How has God drawn you closer to divine life?

What gifts has God given you to share with others?

The Spirit is a well-known power in the Hebrew Scriptures. It is the divine “breath” that animated Adam and Eve. The Spirit of the Lord inspired any who served God’s mission. It gave speech to Israel’s prophets, wisdom to its kings and valor to its warriors.

The best-known New Testament account of the Spirit appears in this Sunday’s first reading. Amid imagery reminiscent of God’s appearance on Sinai, the disciples received what Luke calls “holy Spirit.” Luke’s phrase, not common in the Hebrew Scriptures, refers certainly to the “Spirit of God” found in ancient texts but also possibly to the “Spirit of the Holy Place,” i.e., the divine presence in the Jerusalem Temple. In Luke’s mind, the Spirit that had once dwelt in the Temple had now taken up residence among Christ’s disciples. God had drawn Aaron and his sons into the divine presence once yearly; now Christ’s disciples dwelled permanently in the Spirit. Although they were one in Christ, the Spirit did not abrogate their individuality. The disciples spoke in many languages to communicate the story of God’s mighty deeds.

Paul likewise understands a twofold role for the Spirit, as both options for the second reading describe. Baptism draws Christ’s disciples into one Spirit, which is Christ’s own life. Christ has conquered death, so participation in his Spirit is salvation from death. But participation in this Spirit does not result in an army of disembodied clones. The Spirit gives each believer a different gift to share. It will also raise each individual body to new life on the last day.

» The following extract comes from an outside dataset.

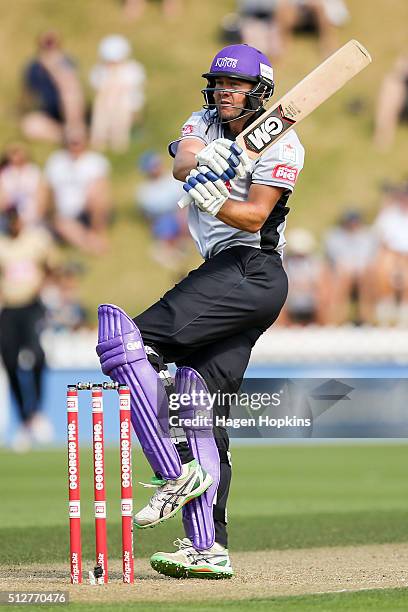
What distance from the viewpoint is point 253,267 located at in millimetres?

John, too, understands the Spirit as mediator of a twofold relationship between Christ and his disciples. In one of this Sunday’s Gospel options, Jesus literally “breathes” his Spirit into the disciples, mirroring the life God shared with Adam and Eve. Christ’s gift conferred the ability to forgive sins on God’s behalf. In this Sunday’s other Gospel option, Jesus promises that whoever loves him and keeps his commandments will become a dwelling place of the Holy Spirit. In John’s mind this indwelling Spirit is the very presence of the Father and Son united in love for each other.

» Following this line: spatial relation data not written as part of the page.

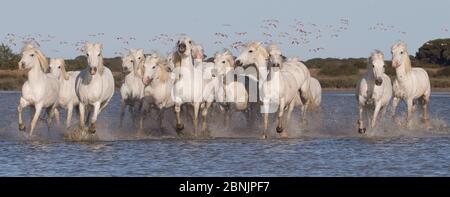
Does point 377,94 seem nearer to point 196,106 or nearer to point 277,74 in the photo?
point 277,74

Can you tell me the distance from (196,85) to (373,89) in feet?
10.5

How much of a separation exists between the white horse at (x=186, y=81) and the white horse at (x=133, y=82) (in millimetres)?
1558

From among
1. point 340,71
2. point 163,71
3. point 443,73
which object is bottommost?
point 163,71

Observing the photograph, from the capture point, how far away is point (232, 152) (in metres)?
19.2

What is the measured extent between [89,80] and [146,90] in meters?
2.35

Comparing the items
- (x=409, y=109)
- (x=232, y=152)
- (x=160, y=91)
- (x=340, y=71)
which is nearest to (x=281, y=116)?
(x=232, y=152)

The seasons of Lent and Easter turn our attention to this twofold gift. During Lent, we put aside the habits that hinder our ability to share Christ’s life. The joy of Easter, meanwhile, allows the vigor of Christ’s life to thrive anew within us. Like the first Christians on Pentecost, we have new gifts with which to communicate divine love to all we meet. Through the work of the Spirit, God draws near to creation and breathes life into it anew.